The aim of this study was to determine the teratogenicity of phenylalanine (Phe) and Phe metabolites in neurulating mouse embryos. Therefore, the system of whole embryo culture was employed and D9 (neurulating) mouse embryos were exposed to Phe, phenylethylamine (PEA), phe-nylpyruvic acid (PPA), phenylacetic acid (PAA), 2-OH phenylacetic acid (2-OH PAA), and phenyllactic acid (PLA) at concentrations ranging from 0.01 mM to 10 mM for 24 hours. After 24 hours, embryos were examined for morphological abnormalities and protein content by the Lowry method.
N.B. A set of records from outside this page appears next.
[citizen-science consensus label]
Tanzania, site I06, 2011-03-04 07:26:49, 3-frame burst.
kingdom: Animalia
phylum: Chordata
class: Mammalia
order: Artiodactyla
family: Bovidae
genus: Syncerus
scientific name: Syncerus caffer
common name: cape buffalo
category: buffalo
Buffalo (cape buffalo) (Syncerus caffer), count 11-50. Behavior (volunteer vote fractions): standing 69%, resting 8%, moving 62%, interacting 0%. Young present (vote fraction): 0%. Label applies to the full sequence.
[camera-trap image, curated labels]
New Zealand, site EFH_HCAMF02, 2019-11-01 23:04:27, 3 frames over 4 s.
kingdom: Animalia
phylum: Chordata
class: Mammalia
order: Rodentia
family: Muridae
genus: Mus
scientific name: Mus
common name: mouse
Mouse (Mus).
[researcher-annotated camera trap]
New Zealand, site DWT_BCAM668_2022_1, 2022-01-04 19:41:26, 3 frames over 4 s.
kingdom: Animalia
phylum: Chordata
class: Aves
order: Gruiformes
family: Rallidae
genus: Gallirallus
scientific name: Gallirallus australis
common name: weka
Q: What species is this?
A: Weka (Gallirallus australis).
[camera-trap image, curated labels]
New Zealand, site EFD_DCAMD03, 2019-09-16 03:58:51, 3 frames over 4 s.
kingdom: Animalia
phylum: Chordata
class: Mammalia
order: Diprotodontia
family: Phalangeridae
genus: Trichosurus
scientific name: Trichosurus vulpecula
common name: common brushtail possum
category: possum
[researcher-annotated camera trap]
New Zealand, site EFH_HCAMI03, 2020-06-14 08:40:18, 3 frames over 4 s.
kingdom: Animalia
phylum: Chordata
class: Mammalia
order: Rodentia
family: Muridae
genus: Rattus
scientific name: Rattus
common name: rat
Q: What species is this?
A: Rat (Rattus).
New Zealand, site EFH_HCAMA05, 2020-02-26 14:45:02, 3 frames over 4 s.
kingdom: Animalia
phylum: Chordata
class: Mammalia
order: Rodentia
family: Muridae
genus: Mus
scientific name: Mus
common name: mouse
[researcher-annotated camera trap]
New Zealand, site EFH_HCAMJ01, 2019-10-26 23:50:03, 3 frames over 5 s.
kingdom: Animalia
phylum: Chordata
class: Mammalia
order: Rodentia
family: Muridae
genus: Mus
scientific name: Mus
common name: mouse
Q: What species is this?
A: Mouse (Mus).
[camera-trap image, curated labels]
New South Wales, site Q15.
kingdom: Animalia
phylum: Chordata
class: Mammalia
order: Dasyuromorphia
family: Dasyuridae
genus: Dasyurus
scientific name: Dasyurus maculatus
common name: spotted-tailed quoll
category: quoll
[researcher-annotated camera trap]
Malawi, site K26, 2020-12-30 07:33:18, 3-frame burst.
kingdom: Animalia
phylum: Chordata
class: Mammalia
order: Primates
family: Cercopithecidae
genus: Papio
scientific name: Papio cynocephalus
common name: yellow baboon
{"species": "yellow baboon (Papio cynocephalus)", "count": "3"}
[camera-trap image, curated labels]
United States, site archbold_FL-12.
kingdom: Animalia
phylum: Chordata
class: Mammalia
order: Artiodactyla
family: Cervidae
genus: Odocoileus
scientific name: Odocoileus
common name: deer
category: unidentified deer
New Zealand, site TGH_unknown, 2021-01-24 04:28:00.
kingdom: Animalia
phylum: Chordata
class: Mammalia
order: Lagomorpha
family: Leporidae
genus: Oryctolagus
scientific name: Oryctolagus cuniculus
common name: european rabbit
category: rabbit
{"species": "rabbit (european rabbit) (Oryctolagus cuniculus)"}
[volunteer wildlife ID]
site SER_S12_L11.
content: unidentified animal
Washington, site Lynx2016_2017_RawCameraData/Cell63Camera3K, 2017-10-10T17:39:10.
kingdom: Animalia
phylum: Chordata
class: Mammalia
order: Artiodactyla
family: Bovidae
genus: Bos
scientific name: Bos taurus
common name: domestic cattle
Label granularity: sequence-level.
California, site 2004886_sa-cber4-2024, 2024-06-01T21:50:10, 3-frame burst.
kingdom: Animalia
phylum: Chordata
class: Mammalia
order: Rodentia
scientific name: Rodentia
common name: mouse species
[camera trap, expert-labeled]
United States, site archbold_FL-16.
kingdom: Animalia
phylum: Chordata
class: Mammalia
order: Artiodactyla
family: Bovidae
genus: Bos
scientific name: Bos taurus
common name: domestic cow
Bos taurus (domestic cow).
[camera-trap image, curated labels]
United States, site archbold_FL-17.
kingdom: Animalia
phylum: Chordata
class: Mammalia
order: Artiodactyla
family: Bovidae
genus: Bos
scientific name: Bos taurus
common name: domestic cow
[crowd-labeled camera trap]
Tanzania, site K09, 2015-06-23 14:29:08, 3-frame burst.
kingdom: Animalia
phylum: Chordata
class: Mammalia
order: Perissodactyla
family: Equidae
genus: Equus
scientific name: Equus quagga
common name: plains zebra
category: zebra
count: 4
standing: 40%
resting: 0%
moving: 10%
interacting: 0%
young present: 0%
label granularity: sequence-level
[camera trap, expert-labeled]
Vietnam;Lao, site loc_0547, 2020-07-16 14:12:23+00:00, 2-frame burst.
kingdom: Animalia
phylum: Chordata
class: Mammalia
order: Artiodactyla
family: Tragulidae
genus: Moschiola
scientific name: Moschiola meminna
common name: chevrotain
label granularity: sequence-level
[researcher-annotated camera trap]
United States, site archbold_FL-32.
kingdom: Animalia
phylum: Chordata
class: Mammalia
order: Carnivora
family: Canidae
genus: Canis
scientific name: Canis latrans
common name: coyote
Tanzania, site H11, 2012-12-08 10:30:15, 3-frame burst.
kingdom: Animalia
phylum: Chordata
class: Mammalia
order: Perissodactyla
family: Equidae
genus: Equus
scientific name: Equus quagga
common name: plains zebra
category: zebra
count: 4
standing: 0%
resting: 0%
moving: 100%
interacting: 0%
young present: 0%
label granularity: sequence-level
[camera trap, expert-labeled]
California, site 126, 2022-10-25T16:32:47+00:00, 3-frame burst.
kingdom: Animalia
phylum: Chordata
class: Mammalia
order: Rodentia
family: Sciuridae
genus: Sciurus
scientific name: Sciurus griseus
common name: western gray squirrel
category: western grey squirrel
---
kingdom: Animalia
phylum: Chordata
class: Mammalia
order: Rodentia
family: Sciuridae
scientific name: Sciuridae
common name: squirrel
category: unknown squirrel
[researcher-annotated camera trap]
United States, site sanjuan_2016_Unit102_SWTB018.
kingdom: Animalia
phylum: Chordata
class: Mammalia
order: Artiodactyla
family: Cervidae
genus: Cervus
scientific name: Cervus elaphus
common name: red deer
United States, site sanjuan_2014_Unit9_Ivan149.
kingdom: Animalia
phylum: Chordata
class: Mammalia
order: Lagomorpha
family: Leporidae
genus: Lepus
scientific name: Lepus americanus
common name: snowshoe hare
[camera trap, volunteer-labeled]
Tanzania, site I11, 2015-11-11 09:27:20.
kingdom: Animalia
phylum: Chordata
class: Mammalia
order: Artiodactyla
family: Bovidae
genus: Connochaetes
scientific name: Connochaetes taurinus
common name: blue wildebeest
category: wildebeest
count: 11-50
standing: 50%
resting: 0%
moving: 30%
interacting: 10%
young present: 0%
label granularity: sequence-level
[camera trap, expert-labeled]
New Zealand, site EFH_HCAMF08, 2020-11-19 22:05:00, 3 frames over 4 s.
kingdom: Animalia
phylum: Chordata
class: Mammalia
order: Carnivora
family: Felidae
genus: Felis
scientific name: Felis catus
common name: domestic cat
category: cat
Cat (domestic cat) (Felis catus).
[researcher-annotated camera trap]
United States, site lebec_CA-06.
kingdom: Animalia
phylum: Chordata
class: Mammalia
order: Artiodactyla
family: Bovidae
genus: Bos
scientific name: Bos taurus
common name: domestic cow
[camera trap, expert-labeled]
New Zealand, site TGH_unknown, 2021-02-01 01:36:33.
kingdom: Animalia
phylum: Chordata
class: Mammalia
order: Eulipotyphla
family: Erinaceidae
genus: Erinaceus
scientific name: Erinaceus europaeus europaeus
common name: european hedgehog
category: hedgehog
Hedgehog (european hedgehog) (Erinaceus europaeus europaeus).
Phe at 1 and 6 mM concentrations was not teratogenic; however, 10 mM inhibited cranial neural tube closure in 82% of the embryos. PEA was the most toxic factor and concentrations of 1 and 10 mM were embryo-lethal, whereas neural tube closure defects (NTDs) were observed in 67% of the embryos at 0.1 mM. 2-OH PAA was the second most toxic metabolite with concentrations of 1 and 10 mM producing NTDs in 10 and 100% of the embryos, respectively. PLA and PAA produced no NTDs at concentrations of 1 mM, 60% at 5 mM, and 100% at 10 mM. Finally, PPA produced approximately 50% NTDs at both 1 mM and 10 mM concentrations. PLA, PAA, 2-OH PAA, and PPA produced a significant reduction in embryonic protein, and PEA and 2-OH PAA reduced yolk sac protein values. PEA, 2-OH PAA, PPA, PAA, and PLA also produced craniofacial abnormalities, i.e., incomplete expansion of the forebrain, collapse of the optic vesicle, and hypoplasia of the mandible and/or the maxilla. In summary, the results showed that the relative teratogenicity of Phe and its metabolites differs and suggested that a metabolite of Phe and/or a combination of Phe and one or more of its metabolites play a role in the phenylketonuric embryopathy.